I was beginning to wonder if my time was worth $35.11 a pop, if I had to go through this sort of thing every time I went to the mine-salters. But, having been retired for nearly five years and having little or nothing else to do with my time, I decided that I should continue my efforts, notwithstanding the accumulating billable hours. So, taking "Firmenansy's" recommendation, I proceeded to call the Patient Services Department to provide the appropriate information that would keep everyone happy.

"Wad jouse want?" said a voice that sounded like it would be wielding the afore-mentioned magnet.

"I'm calling about my bill.... "

"Pay up or die!"

"But I don't think that I owe what you say I do. You see... "

"We don haf ta need to 'see' nuttin' here, but the color of yer dough. Pay up or die!"

"But DMBA said that the bill was not submitted corr...... "

"We ain't da billin' d'partmn'. We do da collect'n. But I kin translate ya..."

"What? Translate?"

"No... dats not it... translate..., transpose..., transfigure..., transmogrify.... "

"Transfer?"

"Ya! Dats it! Ken youse hold?"

I held... on for dear life. Finally, the voice of the unflappable "Queenie" (not her real name, but close enough as to make no never-mind) came on the line.

"Yes, Mr. Beeblebrox, what can I do for you?"

I explained everything that I had discussed with Big G, Big F, and BIG-BIG, again trying to make sense out of what had happened in the billing. I commented on the various billing codes and what DMBA had said about them. I then asked if there was anything she could do for me as far as the Patient Services Department was concerned.

"Oh yes. I am just now taking that account away from BIG-BIG. You won't be hearing from him again unless you say something unflattering about me in your next blog." (Note that I have been the quintessence of decorum in this matter.) She continued, "You wouldn't mind if I had a chat with DMBA myself, just to be sure that I have all of the right information?"
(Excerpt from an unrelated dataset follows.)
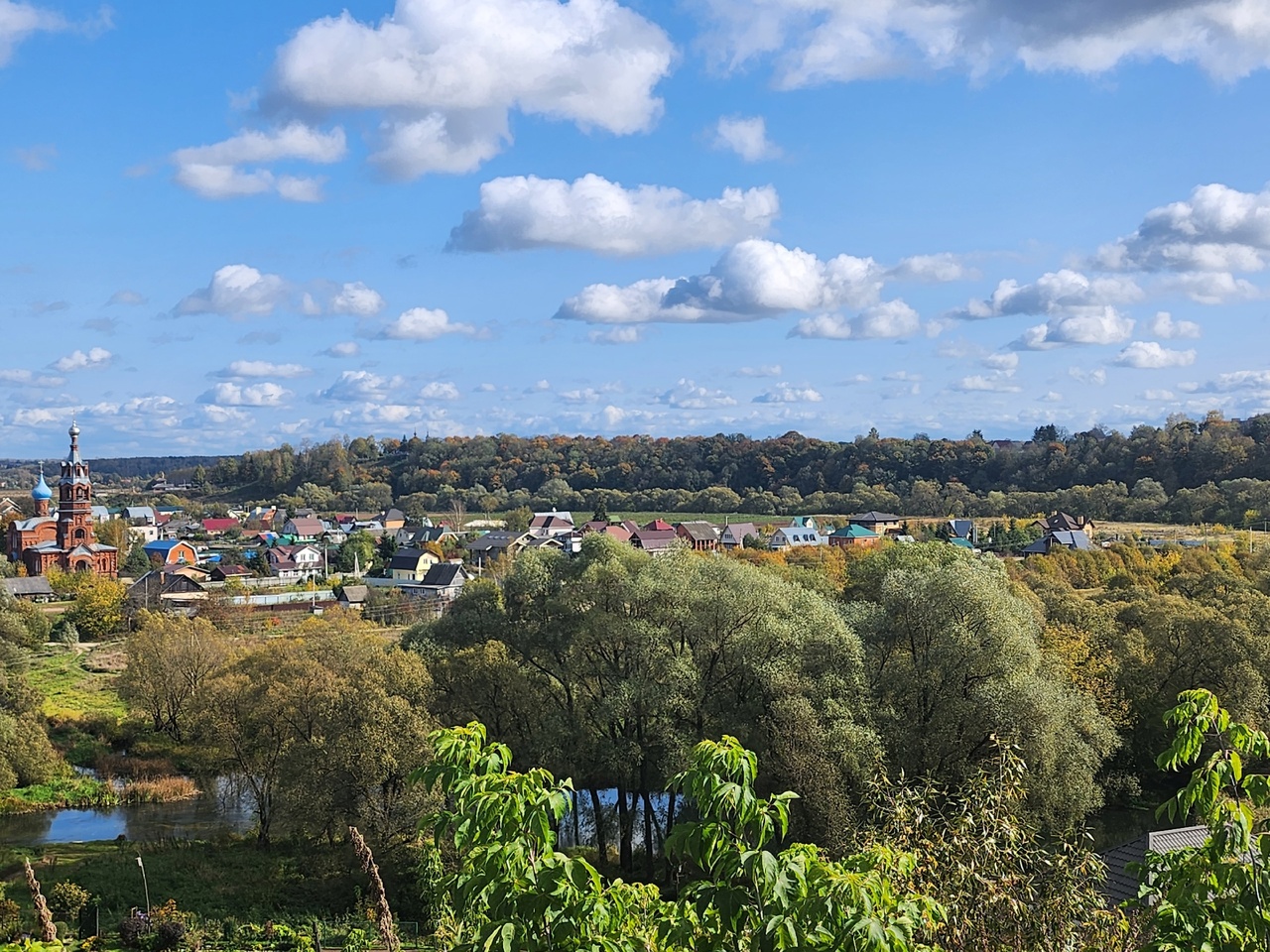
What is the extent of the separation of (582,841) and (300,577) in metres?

"No, not at all. Please do!"

I hung up the phone hoping for the best. About thirty minutes later, I received a return phone call from "Queenie" informing me that I would not have to pay the $35.11 per phlebotomy; that had been a problem with DMBA's computer, a problem that apparently BIG-BIG was able to help them with in some way.

"Now, Zaphod, you owe me one."

"Yes, I do. What do you recommend?"

"Could you cut down on the Barq's a little? Say, down to only eight or nine cans each time you come?"

"I think that I could maybe attempt to try to convince myself that perhaps or maybe that Sprite would do."

"No, Beeblebrox! Eight or nine cans period. And only ten or twelve packages of Lorna Doones. You're killing us over here. Its either that or you are going to have to cough up the $35.11."

It is clear that I am going to have to stop at Carl's Jr. on my way home next month.

5 comments:

Anonymous said...

LOL! That thug reminded me of Robert Asprin's "Myth Adventures" mob. :)
"Yous want me to squeeze him a little, boss?"

Rebecca's Oasis said...

sounds familiar to me. It takes forever to get billing mix ups taken care of.

Jen said...

It reminds me of the cable copmany. I've had to talk to them 3 or 4 times now with billing errors and the like. I think they all belong to the same union.

Trillium said...

Alas, it is but a mere symptom of the alarming decline in just about all things admirable these days. :(

DebbieLou said...

It's all red tape to save them money. Most people give up and pay the money themselves rather than deal with all the caios. I've found on more than one occation that the moment I get a supervisor on the phone, the whole matter is solved 1000 times faster. It's amazing!